La Soledad de las Bestias

 Las bestias corrían, saltaban, gritaban y morían. Ellas bebían el néctar de los árboles más jóvenes, y aún así no saciaban su sed. Escarbaban la tierra y rompían las piedras con sus propias manos. Sus dedos se quebraban y sangraban. Buscaban algo con desesperación bajo las rocas, algo perdido y olvidado. 

 Cientos de miles de bestias roían la tierra violentamente y sin limites. Las profundidades del mundo no invocaban al miedo, pues aquello que habían perdido era el último tesoro que podían contemplar. 

  Pero entre toda esa masa de brazos, piernas, cabezas y cuellos corvos, una luz emergió.

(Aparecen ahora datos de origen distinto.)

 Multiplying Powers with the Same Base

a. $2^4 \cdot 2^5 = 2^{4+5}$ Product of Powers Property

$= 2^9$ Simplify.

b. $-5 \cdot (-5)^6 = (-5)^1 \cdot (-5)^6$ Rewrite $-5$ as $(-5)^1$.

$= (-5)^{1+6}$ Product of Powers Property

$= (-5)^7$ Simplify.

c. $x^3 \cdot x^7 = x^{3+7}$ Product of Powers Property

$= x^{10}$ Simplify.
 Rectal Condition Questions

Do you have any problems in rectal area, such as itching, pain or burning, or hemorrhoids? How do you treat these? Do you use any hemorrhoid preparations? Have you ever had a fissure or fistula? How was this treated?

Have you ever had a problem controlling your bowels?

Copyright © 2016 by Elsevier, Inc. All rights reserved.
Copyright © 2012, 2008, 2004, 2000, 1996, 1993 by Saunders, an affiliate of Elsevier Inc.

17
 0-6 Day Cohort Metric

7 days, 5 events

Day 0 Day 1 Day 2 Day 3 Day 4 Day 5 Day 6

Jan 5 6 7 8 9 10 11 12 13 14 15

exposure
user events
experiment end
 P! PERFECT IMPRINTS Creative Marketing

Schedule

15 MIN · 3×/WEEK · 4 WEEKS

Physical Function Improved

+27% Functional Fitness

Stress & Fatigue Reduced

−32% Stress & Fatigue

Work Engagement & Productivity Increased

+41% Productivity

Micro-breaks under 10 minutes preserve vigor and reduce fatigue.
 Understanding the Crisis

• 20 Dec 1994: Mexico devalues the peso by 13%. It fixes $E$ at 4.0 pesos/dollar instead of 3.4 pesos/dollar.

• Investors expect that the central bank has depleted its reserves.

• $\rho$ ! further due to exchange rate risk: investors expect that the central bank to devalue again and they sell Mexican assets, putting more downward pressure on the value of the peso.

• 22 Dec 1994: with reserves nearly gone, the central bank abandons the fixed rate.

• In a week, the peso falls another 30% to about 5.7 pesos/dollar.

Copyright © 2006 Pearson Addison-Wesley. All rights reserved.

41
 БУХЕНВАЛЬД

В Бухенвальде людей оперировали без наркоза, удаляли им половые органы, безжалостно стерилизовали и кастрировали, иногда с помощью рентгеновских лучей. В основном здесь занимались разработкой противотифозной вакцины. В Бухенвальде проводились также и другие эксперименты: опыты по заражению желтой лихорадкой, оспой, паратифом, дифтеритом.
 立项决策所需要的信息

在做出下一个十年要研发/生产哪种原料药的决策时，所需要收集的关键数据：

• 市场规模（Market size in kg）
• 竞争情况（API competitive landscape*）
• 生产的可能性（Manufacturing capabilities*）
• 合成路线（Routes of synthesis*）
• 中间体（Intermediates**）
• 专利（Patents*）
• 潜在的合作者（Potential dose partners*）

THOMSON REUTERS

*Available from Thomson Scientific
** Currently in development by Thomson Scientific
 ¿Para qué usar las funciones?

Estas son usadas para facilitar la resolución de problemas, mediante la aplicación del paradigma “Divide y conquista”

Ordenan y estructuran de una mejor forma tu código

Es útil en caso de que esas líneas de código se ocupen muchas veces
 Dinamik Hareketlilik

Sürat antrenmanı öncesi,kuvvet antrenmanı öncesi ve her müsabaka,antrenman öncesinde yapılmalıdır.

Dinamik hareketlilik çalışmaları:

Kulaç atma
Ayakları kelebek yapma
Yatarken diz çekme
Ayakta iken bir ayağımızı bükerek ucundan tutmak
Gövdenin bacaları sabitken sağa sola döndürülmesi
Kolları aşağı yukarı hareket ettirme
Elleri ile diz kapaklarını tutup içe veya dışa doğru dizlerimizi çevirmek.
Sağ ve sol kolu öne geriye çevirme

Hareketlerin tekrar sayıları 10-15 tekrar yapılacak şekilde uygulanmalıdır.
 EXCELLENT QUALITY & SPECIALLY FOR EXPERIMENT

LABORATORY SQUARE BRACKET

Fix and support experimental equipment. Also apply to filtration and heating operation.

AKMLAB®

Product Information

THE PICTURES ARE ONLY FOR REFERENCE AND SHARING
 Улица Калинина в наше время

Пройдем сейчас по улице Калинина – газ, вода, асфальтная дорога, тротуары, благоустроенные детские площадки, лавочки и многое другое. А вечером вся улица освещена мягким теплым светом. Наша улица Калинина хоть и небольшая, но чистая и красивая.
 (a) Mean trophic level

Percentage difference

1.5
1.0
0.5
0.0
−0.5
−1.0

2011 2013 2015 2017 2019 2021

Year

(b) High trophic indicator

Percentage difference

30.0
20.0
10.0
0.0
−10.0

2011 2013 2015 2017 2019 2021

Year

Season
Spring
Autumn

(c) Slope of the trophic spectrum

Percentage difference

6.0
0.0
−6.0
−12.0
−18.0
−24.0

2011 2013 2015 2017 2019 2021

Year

Alguien había golpeado una rama de eucalipto seco contra una piedra cobriza, y el fuego se hizo presente ante estos seres amorfos y solitarios. 

 Durante mucho tiempo las bestias contemplaron las flamas. Quizás esos colores rojizos y anaranjados les recordaron la humanidad que habían aniquilado de su espíritu. Quizás volvieron a sus sueños los recuerdos de un hombre reinante sobre las bestias. Quizás recordaron a Prometeo. Quizás se vieron así mismos lejos del barro y la lluvia. 

 Pero el fuego avanzó sin control del hombre.  Las bestias solo sabían estar atónitas frente a su belleza, y se dejaron quemar, morir y consumir por las flamas.